Prevention and elimination of sexual exploitation, abuse and harassment in development cooperation and humanitarian aid
The Guidance Note provides practical information and guidance on the prevention and elimination of sexual exploitation, abuse and harassment (SEAH) in development cooperation and humanitarian assistance. The Code of Conduct outlines key terminology and principles, Finland's international commitments, Ministry for Foreign Affairs’ expectations for partners, risk factors for sexual exploitation, abuse and harassment (SEAH), and notifying suspicions.
The Ministry has a zero tolerance policy on SEAH. This means that the Ministry does not accept any form of sexual exploitation, abuse and harassment from its employees or partners, nor tolerate ignoring, covering up or mishandling cases by anyone receiving funding from the Ministry or acting on its behalf. Zero tolerance is not the same as zero incidents. Other key principles that the Ministry adheres to include a victim/survivor-centered approach and the recognition of power imbalances.
Preventing SEAH is everyone's responsibility. Risks related to sexual abuse and violence and sexual harassment are recognised in the overall framework and operating model for risk management for preventive actions, monitoring and reporting, among others, in accordance with the Norm for Misuse of Funds (Norm 5/2023, VN/8285/2023). Any allegation of SEAH must be notified immediately to the Ministry for Foreign Affairs of Finland through the website for reporting suspicions of misuse of development cooperation funds(Link to another website.). All notifications received will be handled confidentially.
A clause on the prevention of and response to SEAH is included in the Ministry’s financing agreements as well as in the discretionary government grants awarded by the Ministry and the conditions for their use. All relevant agreements and decisions must include provisions on the prevention of and response to SEAH and on the associated reporting requirements. Partners are expected to provide information on their actions to prevent and to respond to SEAH when applying for funding. This is considered a key criterion in assessing any funding application.

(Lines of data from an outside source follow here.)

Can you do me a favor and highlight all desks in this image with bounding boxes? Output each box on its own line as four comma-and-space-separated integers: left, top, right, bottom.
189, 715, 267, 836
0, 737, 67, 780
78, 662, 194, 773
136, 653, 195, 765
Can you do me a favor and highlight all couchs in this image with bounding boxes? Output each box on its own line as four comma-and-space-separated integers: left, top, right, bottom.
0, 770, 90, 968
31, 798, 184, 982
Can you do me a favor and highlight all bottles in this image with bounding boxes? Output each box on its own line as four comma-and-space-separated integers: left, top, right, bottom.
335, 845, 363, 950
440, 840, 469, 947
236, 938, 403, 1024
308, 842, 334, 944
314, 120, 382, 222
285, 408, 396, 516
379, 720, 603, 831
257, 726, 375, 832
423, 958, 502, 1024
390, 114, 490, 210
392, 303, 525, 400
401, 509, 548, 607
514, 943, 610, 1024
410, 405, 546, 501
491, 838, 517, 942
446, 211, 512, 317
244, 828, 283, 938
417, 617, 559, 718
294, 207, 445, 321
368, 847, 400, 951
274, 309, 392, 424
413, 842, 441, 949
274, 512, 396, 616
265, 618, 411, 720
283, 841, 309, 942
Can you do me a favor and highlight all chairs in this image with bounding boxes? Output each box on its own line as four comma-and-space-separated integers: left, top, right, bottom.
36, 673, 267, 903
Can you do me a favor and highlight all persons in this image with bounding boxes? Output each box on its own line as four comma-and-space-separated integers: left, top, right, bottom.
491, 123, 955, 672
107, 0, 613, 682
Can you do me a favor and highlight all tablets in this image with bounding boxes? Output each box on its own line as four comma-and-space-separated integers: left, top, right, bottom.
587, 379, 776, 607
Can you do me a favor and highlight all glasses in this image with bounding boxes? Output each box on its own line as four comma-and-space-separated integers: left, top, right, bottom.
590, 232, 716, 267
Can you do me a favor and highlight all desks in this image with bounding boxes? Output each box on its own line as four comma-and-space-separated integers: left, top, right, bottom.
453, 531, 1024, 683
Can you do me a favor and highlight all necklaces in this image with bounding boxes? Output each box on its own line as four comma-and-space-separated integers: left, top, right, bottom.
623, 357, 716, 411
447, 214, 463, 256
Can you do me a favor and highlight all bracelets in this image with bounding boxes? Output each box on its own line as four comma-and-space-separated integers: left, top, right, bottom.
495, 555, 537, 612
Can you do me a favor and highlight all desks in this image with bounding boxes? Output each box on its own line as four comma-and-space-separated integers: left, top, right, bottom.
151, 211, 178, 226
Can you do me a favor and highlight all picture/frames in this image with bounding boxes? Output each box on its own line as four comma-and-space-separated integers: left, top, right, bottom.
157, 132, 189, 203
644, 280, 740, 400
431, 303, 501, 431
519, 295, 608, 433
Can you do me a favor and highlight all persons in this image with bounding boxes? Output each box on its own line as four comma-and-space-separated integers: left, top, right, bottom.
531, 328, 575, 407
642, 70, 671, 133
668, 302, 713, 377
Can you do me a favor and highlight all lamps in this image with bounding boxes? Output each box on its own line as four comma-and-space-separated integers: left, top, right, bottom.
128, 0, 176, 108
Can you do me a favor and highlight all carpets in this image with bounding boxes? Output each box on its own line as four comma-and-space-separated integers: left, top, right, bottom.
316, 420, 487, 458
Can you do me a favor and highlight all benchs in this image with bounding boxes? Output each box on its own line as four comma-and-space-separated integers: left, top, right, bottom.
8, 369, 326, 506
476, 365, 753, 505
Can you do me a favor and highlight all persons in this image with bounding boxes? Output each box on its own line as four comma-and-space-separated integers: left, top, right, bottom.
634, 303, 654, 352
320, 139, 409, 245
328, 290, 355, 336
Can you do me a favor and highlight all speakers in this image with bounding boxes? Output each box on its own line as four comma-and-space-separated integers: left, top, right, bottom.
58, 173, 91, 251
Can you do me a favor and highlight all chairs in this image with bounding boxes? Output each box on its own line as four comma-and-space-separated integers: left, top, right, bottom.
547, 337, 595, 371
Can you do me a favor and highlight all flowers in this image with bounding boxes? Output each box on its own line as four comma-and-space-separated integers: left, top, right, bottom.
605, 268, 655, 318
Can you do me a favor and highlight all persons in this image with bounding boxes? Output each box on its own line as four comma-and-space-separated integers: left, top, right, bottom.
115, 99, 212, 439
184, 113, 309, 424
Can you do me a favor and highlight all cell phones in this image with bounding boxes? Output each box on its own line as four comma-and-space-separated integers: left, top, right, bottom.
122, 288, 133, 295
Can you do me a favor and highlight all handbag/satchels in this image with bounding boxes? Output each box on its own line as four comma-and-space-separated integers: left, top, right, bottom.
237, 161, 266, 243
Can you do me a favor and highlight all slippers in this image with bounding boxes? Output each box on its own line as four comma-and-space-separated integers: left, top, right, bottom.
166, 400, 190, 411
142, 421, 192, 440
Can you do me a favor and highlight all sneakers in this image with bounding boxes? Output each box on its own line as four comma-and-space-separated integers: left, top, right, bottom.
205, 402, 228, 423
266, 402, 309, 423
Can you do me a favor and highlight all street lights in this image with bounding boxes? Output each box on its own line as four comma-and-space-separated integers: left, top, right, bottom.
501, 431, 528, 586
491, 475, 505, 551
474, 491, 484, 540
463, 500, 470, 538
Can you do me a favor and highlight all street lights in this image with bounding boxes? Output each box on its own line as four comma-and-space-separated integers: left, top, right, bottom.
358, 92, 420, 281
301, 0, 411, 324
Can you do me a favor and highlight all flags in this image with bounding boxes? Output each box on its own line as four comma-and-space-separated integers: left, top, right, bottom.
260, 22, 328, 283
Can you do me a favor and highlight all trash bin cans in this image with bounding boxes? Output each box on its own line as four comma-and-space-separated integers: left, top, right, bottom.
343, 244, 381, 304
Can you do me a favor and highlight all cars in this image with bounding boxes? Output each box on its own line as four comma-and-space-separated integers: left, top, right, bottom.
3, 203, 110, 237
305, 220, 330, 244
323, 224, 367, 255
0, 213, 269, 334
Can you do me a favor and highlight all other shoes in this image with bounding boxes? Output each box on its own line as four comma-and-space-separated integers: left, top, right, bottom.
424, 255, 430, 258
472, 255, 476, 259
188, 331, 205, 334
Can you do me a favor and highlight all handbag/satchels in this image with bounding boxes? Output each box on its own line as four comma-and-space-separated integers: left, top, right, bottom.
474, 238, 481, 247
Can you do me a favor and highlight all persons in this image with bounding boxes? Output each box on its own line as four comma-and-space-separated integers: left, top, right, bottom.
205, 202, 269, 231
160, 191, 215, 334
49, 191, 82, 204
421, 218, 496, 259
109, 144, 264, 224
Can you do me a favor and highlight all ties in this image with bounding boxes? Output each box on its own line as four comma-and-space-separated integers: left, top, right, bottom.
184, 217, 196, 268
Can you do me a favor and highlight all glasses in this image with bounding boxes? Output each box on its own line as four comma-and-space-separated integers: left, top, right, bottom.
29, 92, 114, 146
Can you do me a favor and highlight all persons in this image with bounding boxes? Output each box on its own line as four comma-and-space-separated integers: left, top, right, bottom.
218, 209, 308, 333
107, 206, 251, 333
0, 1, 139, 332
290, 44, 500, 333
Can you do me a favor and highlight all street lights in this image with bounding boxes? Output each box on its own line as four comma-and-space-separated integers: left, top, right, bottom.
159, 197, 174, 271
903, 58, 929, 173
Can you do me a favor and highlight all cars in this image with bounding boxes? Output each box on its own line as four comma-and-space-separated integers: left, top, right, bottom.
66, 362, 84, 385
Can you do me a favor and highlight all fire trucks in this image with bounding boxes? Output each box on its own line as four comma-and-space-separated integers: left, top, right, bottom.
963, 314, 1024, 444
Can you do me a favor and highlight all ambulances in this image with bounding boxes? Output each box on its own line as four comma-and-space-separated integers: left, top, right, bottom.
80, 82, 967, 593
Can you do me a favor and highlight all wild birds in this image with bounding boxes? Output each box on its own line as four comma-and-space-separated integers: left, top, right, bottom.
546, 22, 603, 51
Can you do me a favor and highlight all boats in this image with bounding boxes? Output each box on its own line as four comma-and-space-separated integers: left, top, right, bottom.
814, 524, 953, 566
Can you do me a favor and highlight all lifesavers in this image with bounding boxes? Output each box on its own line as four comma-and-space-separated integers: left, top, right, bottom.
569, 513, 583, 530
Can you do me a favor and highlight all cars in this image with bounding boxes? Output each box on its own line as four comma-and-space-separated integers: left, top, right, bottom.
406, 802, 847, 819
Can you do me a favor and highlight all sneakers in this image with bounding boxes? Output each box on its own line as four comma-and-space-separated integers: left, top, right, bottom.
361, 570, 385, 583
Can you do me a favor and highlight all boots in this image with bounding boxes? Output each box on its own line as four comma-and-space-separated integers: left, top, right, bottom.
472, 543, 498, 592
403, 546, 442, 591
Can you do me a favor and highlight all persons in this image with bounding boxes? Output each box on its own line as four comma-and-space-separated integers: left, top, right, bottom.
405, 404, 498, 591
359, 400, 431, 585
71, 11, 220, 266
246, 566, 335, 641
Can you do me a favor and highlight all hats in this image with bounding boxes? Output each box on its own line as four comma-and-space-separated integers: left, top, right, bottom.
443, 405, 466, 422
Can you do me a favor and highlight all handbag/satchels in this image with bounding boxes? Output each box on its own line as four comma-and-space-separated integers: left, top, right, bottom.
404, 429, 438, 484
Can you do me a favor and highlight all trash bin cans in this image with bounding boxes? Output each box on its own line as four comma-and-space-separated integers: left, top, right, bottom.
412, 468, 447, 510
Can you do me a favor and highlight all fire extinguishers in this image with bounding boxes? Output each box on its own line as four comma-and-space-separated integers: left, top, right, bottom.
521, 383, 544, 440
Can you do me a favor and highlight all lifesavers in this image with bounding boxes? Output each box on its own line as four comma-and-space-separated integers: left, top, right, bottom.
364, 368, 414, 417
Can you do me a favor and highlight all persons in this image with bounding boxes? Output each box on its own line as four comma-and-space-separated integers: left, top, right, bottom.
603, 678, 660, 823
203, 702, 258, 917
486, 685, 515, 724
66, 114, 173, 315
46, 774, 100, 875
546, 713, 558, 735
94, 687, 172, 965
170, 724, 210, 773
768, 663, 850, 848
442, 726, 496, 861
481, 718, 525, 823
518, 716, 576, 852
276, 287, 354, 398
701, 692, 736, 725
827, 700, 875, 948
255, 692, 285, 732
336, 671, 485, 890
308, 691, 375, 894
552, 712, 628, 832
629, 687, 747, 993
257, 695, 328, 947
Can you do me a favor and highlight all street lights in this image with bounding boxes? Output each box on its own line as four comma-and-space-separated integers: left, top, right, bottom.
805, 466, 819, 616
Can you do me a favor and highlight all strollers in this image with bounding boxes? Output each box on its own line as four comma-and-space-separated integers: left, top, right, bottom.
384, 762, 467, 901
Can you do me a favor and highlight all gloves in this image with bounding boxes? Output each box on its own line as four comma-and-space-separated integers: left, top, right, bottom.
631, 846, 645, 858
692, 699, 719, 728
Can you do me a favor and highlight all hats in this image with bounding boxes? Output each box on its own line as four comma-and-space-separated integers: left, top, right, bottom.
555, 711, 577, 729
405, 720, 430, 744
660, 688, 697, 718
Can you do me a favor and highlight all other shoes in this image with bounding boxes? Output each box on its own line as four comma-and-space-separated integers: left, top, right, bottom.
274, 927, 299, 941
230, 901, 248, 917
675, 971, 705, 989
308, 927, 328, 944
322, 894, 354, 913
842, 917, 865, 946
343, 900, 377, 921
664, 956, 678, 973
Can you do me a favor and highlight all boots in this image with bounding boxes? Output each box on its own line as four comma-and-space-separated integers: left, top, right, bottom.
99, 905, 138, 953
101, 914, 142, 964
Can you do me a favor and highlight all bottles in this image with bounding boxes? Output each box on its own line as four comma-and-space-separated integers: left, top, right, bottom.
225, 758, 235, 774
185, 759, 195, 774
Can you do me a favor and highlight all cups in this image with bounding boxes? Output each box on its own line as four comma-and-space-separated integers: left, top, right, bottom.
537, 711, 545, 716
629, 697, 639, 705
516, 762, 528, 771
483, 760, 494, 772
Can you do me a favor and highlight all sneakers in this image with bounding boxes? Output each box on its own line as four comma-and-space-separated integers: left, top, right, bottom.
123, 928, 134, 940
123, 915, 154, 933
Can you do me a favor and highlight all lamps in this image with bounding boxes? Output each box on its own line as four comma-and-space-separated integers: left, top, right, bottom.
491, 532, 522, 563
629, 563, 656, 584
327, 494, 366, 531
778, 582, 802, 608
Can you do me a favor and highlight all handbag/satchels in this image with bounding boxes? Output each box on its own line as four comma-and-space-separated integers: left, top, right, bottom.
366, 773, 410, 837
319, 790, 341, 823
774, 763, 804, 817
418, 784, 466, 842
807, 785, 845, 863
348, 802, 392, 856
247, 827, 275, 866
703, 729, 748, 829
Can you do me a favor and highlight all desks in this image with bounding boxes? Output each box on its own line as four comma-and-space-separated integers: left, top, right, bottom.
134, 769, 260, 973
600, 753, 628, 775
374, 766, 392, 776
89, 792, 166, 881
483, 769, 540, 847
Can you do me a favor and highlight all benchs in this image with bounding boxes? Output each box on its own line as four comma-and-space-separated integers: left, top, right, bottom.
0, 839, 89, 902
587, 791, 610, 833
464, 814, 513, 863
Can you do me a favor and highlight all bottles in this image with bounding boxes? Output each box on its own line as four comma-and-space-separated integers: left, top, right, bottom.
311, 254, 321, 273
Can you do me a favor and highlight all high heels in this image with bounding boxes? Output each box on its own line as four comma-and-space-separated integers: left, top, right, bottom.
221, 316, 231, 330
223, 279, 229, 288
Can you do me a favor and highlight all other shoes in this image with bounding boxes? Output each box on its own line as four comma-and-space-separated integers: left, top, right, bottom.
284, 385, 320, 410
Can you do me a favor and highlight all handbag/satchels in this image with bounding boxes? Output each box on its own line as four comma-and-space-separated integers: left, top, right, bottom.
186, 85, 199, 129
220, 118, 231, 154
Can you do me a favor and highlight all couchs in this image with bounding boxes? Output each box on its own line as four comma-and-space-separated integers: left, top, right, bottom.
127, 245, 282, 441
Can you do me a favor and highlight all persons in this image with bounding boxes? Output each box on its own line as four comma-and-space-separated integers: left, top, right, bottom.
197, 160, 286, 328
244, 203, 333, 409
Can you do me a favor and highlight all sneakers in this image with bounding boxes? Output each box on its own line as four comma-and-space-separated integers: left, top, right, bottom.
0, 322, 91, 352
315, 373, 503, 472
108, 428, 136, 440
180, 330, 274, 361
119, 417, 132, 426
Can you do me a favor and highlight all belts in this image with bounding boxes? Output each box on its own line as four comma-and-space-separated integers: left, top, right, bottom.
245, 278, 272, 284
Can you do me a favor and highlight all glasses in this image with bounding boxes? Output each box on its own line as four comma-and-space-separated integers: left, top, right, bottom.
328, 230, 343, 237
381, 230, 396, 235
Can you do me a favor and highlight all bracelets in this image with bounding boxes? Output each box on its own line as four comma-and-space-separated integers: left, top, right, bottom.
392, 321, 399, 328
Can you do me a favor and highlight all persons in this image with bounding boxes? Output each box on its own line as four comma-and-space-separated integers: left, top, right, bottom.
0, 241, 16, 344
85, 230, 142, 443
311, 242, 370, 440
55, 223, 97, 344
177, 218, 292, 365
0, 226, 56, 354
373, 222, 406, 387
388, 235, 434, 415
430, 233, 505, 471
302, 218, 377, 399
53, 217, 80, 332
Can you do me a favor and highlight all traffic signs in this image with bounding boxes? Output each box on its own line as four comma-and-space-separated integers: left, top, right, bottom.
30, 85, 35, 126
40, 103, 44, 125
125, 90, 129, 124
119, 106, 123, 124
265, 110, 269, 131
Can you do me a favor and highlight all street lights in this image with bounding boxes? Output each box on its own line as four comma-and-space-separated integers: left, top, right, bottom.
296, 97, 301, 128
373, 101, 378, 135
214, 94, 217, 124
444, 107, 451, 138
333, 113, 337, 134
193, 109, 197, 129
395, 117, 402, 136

SEAH risks should be identified and assessed at the planning stage of any development cooperation or humanitarian intervention, including measures to prevent SEAH. Any significant residual SEAH risks should be highlighted and mitigation measures developed. The diversity of local contexts must be taken into account when developing solutions to prevent, respond to and eliminate SEAH in order to ensure their effectiveness while keeping in mind that SEAH is not acceptable in any form in any context.
The Ministry’s Guidance Note and Policy are based on the OECD’s Development Assistance Committee’s (DAC) Recommendation on Ending Sexual Exploitation, Abuse, and Harassment in Development Co-operation and Humanitarian Assistance.(Link to another website.) Monitoring of the implementation of the Recommendation is carried out through peer reviews of the DAC members.